Başlat: Ready Player One - Ready Player One (2018)

Gercekustuy.jpg
BilimKurguY.jpg
IyiHissetY.jpg
ready player one.jpg

Yönetmen:  Steven Spielberg

Yıldızlar:    Tye Sheridan, Olivia Cooke, Ben Mendelsohn

Bence: The Post (2017) gibi mat, donuk, yaşlı ve gözü arkaya bakan bir filmden sonra, Spielberg bu defa aksi yöne savrulup tempolu, genç ve geleceğe uzanan bir film yapmış. Aslında Başlat Player One (BPO) toplamda üç senelik bir proje ve Spielberg, The Post’u BPO’nun uzun post-prodüksiyon sürecinde araya sıkıştırmış. BPO; insanların sorunları çözmek yerine bu sorunlarla yaşamaya alıştıkları, hedonist (hazcı)-pragmatist (faydacı) bir tavırla Oasis adındaki bir sanal gerçeklik (VR) dünyasında ikinci hayatlar kurdukları ve elden geldiğince bu sanal dünyada kaldıkları bir distopik gelecekte geçiyor.
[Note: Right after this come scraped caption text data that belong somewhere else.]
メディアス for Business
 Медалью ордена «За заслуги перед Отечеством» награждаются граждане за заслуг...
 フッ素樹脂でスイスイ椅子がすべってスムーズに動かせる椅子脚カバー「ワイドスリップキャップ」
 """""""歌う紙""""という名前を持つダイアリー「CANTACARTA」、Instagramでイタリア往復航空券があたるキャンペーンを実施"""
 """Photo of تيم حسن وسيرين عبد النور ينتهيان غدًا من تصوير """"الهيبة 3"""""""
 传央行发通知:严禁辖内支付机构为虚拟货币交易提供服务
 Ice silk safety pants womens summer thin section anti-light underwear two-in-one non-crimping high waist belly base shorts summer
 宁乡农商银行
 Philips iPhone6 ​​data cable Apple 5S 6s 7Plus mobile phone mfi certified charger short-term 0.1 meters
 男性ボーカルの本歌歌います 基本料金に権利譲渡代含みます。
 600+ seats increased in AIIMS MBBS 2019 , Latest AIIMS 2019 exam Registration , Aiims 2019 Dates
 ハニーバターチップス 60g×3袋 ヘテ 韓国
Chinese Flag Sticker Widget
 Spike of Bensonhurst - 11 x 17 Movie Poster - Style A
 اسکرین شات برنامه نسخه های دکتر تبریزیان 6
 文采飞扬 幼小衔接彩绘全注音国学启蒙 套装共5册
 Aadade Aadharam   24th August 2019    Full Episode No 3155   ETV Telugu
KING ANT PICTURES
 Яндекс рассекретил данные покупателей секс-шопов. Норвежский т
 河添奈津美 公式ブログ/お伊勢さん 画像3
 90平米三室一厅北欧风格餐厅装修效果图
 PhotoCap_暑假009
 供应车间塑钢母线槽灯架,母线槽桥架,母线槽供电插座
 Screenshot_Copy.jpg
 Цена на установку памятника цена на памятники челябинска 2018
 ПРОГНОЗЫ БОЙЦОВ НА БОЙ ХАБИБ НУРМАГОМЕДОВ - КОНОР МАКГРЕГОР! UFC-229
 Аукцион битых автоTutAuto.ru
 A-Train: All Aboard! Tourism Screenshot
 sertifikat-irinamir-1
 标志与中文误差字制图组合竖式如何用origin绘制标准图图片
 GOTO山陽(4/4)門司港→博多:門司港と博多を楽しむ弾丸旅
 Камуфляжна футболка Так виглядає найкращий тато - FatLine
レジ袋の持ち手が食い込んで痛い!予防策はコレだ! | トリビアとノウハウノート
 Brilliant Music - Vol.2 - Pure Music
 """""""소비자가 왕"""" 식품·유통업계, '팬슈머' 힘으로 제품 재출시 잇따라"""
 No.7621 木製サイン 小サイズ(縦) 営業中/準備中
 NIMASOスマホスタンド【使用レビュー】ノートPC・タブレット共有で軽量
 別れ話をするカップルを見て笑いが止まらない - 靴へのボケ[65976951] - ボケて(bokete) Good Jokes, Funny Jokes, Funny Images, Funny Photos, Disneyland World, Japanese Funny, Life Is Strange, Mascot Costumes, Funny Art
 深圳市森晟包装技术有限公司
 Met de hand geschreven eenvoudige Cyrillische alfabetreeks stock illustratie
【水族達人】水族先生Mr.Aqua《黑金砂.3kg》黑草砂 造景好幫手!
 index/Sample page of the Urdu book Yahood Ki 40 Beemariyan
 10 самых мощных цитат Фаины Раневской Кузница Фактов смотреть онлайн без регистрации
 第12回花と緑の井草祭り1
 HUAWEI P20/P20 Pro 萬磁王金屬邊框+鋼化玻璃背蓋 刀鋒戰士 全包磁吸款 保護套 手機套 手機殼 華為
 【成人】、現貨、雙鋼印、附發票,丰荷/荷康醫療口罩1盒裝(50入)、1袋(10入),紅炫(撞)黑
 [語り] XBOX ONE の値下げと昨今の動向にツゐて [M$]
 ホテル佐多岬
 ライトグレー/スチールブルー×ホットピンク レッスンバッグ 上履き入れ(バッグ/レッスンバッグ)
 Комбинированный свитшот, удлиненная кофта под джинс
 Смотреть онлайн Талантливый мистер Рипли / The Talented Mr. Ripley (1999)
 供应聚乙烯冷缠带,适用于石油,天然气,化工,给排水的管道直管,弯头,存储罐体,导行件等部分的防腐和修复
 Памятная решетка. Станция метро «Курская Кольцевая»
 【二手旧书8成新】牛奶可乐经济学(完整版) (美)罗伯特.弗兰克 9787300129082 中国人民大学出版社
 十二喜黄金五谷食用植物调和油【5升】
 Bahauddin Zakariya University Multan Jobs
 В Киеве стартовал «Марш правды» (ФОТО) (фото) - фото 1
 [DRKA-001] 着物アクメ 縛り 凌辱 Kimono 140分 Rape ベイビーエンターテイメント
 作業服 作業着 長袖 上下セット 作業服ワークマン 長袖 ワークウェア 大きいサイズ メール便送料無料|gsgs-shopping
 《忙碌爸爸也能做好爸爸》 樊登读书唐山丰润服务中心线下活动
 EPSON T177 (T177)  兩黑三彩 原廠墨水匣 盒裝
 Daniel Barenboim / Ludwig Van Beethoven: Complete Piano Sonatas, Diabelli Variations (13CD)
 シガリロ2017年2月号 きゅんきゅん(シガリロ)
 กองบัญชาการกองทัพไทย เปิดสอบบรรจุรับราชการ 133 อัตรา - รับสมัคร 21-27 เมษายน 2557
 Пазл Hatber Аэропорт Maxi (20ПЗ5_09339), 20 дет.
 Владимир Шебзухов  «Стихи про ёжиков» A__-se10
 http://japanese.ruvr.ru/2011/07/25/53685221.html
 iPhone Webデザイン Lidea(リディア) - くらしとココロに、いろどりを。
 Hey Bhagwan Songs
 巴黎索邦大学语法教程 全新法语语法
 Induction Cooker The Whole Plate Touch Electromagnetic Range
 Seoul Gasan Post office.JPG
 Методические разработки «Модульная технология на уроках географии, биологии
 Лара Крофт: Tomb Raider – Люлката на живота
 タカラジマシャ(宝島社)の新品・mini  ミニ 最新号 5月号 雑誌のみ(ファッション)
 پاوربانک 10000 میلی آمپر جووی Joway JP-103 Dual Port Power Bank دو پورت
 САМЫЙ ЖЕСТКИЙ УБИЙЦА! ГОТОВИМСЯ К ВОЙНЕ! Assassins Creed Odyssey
Herkesin istediği karakter olabildiği, istediği avatarı kendine seçtiği-ürettiği-satın aldığı ve içinde kendi ekonomisi dönen Oasis’in yalnız ve geek kurucusu Halliday (Mark Rylance) ölünce, vasiyeti ile bir Oasis’te bir anahtar avı oyunu başlıyor: Oyunu kazanan yarım trilyon dolar kazanıp, Oasis’in de yeni sahibi olacağından; bireysel kullanıcıların yanında bir IOI isimli bir şirket de anahtarların  peşine düşünüyor ve filmin esas çatışma alanının çatısı kuruluyor: Bireyselliği ve aynı zamanda bir tür dostluk bağından doğan sinerjiyi temsil eden, başta esas oğlan Parzival (Tye Sheridan) ve esas kız Art3mis (Olivia Cooke) olmak üzere “High 5” grubu ve bunun karşısında (toplumun hedonist tavrına da karşıt olarak) realist IOI şirketi, şirketin storm-trooperlar kadar kabiliyetsiz ve harcanabilir profesyonel(!) oyuncuları ve şirketin CEO’su Nolan Sorrento…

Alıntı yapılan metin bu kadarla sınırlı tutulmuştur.